A personal friend of Elisina Tyler, Royall Tyler, Mildred Barnes Bliss, and Robert Woods Bliss, the Alsatian-born Raymond Koechlin collected Chinese, Japanese, Islamic, and medieval art and acquired works by the Impressionists and Post-Impressionists. He displayed his collection crowded together in a small apartment at 24, boulevard Saint-Germain. This grand amateur wrote a number of books about the arts that he collected, but he is best known for his studies of French Gothic sculpture (especially ivories), Islamic ceramics, and Japanese art. At the end of his life, Koechlin wrote a privately printed memoir about French collectors of Asian art, titled Souvenirs d’un vieil amateur d’art de l’Extrême-Orient (1930), which he sent to the Blisses.

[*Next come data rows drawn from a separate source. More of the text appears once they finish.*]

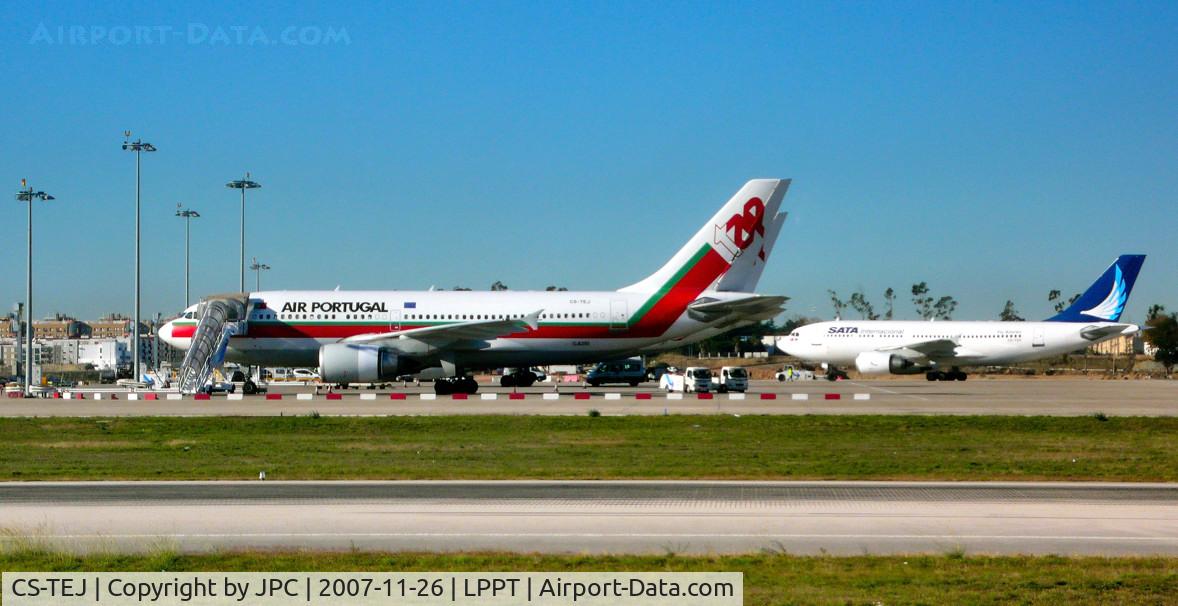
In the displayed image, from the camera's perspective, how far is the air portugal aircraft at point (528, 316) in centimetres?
5019

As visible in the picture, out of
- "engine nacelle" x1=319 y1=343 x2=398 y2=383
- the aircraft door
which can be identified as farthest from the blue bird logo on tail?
"engine nacelle" x1=319 y1=343 x2=398 y2=383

He served as a curator at the Musée du Louvre and made significant donations to the museum after his death in 1931.

 

Dictionnaire critique des historiens de l’art, s.v. "Koechlin, Raymond."  

Robert S. Nelson, "Royall Tyler and the Bliss Collection of Byzantine Art," in Home of the Humanities: The Collecting and Patronage of Mildred and Robert Woods Bliss, ed. James Carder (Washington, D.C.: Dumbarton Oaks Research Library and Collection, 2010), 31.